Family and clinical examination

The consanguineous family, recruited from rural suburbs in southern Pakistan, included the two phenotypes of intellectual disability and deafness, but none of the patients showed both phenotypes. Subjects with intellectual disability showed axonal polyneuropathy and other physical features[16]. There were seven deaf patients (four males and three females) in this five-generation pedigree. The affected subjects segregated in the fourth and fifth generations in a manner that suggested an autosomal recessive inheritance pattern (Fig. 1A). The clinical evaluations included pure-tone audiometry (PTA) at 125-8 kHz in a quiet room and impedance audiometry or tympanometry of six affected individuals (IV-2, IV-4, IV-5, IV-9, V-2, V-11) and one unaffected individual (IV-16). A brain stem evoked response audiometry (BERA) test was performed for subject V-10 (Additional File 1). Written informed consent was obtained from the family elders under the regulations of the Institutional Review Board of the School of Life Sciences, Central South University, and Quaid-i-Azam University Islamabad.

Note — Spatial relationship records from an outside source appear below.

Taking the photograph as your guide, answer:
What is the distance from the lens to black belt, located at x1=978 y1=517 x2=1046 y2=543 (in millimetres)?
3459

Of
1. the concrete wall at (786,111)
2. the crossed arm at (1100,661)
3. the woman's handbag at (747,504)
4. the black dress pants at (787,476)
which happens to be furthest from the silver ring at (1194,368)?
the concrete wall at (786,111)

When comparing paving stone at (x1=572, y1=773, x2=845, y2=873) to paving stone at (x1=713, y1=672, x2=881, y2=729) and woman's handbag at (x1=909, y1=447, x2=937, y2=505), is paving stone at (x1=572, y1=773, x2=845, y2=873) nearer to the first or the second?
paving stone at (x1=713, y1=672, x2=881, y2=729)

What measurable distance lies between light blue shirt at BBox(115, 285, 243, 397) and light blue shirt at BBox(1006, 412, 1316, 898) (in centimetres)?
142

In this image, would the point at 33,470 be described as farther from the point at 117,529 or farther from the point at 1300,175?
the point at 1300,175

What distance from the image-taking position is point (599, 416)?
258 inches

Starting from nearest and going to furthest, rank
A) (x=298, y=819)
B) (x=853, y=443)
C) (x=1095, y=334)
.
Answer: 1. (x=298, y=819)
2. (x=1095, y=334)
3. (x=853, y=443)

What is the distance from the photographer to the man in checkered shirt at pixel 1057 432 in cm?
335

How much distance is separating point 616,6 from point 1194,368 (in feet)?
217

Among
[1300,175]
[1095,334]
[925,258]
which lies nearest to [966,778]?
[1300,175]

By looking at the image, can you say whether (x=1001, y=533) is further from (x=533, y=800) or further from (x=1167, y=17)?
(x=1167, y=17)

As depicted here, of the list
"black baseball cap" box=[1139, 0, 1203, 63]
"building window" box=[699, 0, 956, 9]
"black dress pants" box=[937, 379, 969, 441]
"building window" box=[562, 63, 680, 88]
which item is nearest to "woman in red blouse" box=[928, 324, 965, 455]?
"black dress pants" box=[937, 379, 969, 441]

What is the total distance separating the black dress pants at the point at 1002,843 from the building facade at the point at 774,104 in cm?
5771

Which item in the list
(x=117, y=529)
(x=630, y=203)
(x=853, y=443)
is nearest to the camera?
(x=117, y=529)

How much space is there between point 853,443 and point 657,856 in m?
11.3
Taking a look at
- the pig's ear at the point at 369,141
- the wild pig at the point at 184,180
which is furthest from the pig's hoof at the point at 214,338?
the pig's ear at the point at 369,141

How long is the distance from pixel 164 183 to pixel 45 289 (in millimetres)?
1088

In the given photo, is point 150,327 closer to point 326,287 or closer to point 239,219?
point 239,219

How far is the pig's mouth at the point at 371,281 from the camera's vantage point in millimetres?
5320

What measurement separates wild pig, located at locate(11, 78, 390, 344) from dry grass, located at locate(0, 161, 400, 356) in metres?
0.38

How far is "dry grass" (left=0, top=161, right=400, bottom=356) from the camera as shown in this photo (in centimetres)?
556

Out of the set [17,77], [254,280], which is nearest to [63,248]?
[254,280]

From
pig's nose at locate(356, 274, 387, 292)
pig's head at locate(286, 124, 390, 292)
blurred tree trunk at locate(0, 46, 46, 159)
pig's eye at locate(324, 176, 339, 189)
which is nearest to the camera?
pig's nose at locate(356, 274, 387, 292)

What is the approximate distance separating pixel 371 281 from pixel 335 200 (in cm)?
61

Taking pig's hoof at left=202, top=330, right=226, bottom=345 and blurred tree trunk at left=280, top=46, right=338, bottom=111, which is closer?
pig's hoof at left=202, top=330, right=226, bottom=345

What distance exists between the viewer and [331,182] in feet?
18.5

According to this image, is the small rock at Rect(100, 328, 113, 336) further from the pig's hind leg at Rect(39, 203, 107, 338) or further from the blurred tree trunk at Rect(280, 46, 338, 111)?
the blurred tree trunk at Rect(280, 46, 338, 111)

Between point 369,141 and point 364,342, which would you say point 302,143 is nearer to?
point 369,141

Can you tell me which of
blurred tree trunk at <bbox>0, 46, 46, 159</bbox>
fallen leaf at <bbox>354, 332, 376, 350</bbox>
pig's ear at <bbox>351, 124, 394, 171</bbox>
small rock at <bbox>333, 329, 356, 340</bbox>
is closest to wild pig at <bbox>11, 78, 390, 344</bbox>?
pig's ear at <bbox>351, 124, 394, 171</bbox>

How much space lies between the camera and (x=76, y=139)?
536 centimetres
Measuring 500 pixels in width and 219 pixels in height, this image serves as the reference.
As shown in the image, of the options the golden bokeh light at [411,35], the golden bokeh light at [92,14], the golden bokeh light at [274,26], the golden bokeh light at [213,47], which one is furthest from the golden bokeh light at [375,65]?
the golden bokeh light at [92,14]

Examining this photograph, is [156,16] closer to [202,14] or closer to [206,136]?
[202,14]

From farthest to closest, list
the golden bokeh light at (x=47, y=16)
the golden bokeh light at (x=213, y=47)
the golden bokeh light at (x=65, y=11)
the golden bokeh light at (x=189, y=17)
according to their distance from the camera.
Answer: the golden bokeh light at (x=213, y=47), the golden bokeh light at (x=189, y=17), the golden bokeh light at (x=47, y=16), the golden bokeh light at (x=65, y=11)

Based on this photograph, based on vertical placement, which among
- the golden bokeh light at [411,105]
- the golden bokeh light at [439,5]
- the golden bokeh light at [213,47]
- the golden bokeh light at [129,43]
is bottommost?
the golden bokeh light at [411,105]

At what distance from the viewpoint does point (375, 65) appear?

Whole-exome sequencing (WES) and data analysis

Blood samples were collected from 7 affected and 28 unaffected subjects in the family in 5 ml EDTA tubes (Fig. 1A). Genomic DNA was extracted from leukocytes of all recruited family members using the Wizard Genomic DNA Purification Kit (Promega A1620). The quality of DNA was checked on a Nanospec Cube Biophotometer (Nanolytik, Dusseldorf, Germany). Whole-exome sequencing (WES) was performed on one microgram genomic DNA samples from two affected (V-2, V-11) and one unaffected individual (IV-16) using the Agilent Sure-Select Target Enrichment System (V6) and the Illumina X Ten platform. Generated reads were aligned to human reference genome GRCH37/hg19 using Burrows-Wheeler Aligner (version 0.7.12-r1044). Variants were called by GATK (version 3.5) and annotated by ANNOVAR (version 2015-06-17). We filtered WES data variants as the strategy in Ahmed et al[16] and excluded the variants with allele frequencies > 0.01 as reported in the GnomAD, Exome Aggregation Consortium (ExAC), 1000 Genome and ESP6500 databases. Missense mutations, nonsense mutations and splicing variants were evaluated. Sorting Intolerant from Tolerant (SIFT), Polymorphism Phenotyping V.2 (PolyPhen-2), and Mutation Taster were used to assess the overall impact of the variant selected for Sanger analysis. We have uploaded the associated datasets of this study to the SRA - NCBI repository (https://www.ncbi.nlm.nih.gov/Traces/study/?acc=PRJNA675842&o=acc_s%3Aa).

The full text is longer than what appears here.